The terms of the vouchers say they must be used within 24 months and can only be used by the person in whose name they are issued. A few months later I received another email from Air Transat saying that it would refund the cost of the outbound flights but only give a credit for the return flight.
I have written to Air Transat several times asking for a full refund but its agents claim they have no authority to process one. Is this a common practice among airlines?

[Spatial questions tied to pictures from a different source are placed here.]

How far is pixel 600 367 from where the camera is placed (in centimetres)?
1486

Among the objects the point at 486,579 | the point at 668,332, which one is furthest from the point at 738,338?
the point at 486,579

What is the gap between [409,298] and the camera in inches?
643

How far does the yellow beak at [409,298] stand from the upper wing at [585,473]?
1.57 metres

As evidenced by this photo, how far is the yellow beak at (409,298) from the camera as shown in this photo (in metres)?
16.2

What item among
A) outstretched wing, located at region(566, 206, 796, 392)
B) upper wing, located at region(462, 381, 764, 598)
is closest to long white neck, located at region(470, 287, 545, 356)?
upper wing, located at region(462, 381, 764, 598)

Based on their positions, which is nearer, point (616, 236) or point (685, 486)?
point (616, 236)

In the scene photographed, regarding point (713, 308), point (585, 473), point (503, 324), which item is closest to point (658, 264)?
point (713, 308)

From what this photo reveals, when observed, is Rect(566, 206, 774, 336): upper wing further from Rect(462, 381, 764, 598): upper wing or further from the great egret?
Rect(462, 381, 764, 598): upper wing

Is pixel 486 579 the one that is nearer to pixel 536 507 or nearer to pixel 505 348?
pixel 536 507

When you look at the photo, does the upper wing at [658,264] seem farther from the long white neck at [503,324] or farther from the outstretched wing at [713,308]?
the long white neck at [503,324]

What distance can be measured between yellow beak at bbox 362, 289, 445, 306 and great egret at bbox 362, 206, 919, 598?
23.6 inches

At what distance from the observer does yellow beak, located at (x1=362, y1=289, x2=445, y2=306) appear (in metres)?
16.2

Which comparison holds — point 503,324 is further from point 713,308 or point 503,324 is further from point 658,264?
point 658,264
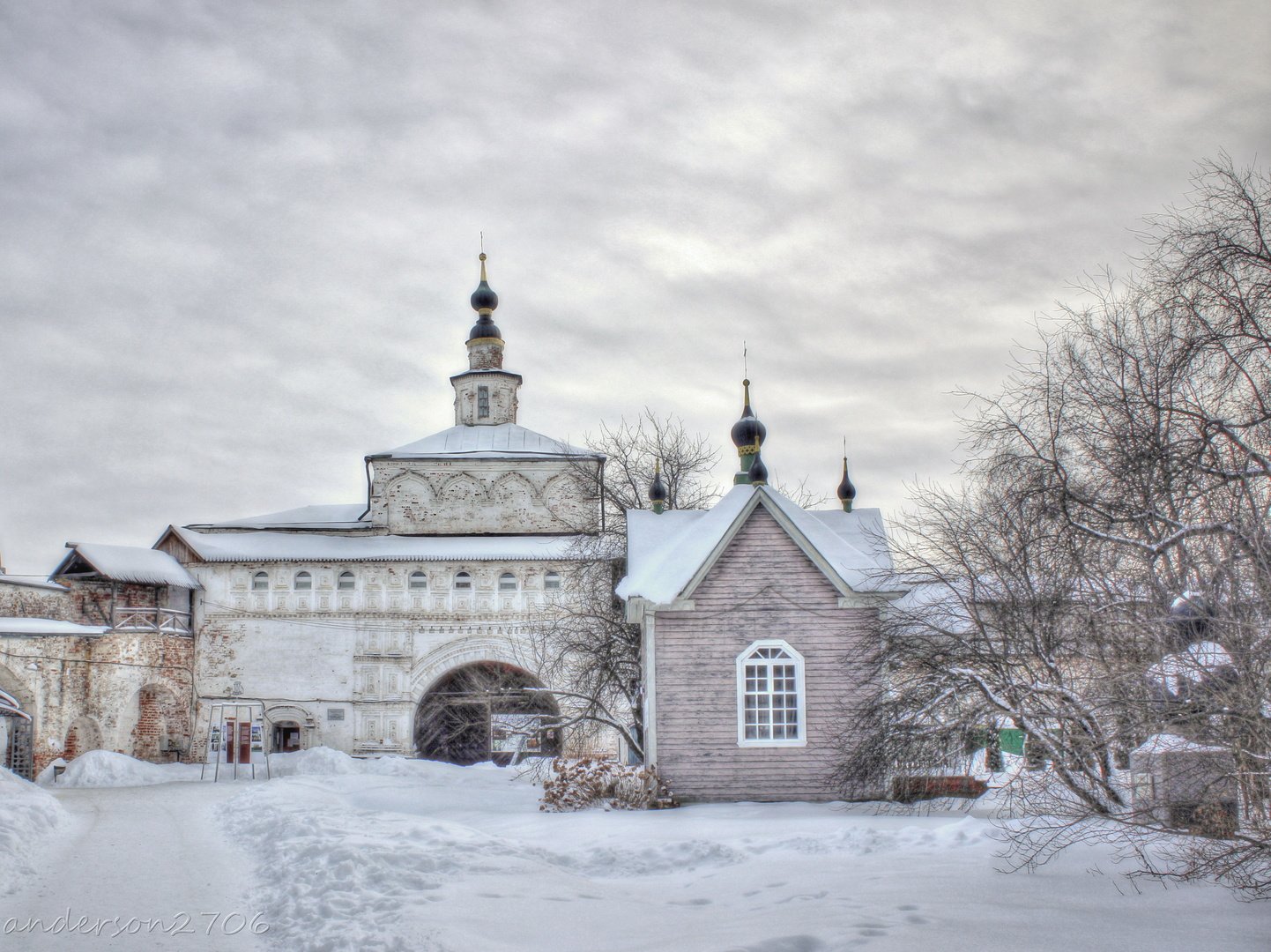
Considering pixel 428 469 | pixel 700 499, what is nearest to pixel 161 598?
pixel 428 469

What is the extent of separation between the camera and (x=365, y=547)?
35.5 meters

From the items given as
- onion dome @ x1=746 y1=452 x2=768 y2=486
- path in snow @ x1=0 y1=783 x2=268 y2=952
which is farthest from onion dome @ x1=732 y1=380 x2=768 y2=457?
path in snow @ x1=0 y1=783 x2=268 y2=952

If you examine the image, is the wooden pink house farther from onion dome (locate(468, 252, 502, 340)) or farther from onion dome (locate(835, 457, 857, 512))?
onion dome (locate(468, 252, 502, 340))

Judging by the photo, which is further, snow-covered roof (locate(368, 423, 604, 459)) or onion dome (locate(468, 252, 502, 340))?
onion dome (locate(468, 252, 502, 340))

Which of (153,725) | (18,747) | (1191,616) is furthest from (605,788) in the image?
(153,725)

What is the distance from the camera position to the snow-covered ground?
7.27 metres

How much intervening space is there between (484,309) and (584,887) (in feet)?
118

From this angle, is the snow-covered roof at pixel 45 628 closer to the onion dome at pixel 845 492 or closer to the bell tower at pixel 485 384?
the bell tower at pixel 485 384

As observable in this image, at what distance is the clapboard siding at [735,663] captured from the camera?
16.4m

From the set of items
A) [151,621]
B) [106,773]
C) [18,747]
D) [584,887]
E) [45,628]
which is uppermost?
[151,621]

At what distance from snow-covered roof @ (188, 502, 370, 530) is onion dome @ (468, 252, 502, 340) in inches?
301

Gill Charlton, consumer correspondent, replies
We are fortunate in the UK to have consumer protection laws – in the form of Regulation (EC) 261/2004 – which require airlines to refund cancelled flights in cash. However, the regulation’s refund policy only applies to flights leaving the UK. It does not apply to flights arriving in the UK from outside Europe – even if you have bought a return ticket in the UK.
Flights operated by American, Middle Eastern or Asian airlines operate under the consumer laws of the country in which they are based. This means that, under UK law, Canadian-owned Air Transat has to refund you for the outbound flight but not for the return.
Its Conditions of Carriage have a legally binding catch-all that says that the airline is not liable “for failure in the performance of its obligations due to force majeure”. It is one of many foreign-owned airlines – notably low-cost carriers – that have taken the decision to issue vouchers for future travel for flights cancelled due to the pandemic.
Even the CEO of the International Air Transport Association, which represents most of the world’s scheduled airlines, has been championing vouchers as a way “to buy the industry vital time to breathe… and survive the crisis”.
We have received many complaints from readers who are still waiting for refunds or vouchers especially for flights cancelled in the first few months of the pandemic.
If the airline is not engaging, contact its Alternative Dispute Resolution company. Details can be found on the Civil Aviation Authority’s website: caa.co.uk/passengers/resolving-travel-problems. If the airline has not appointed an ADR, the CAA’s Passenger Advice and Complaint Team will take up your case with the airline. Due to the demand for this service, it will take two to three months to resolve the complaint.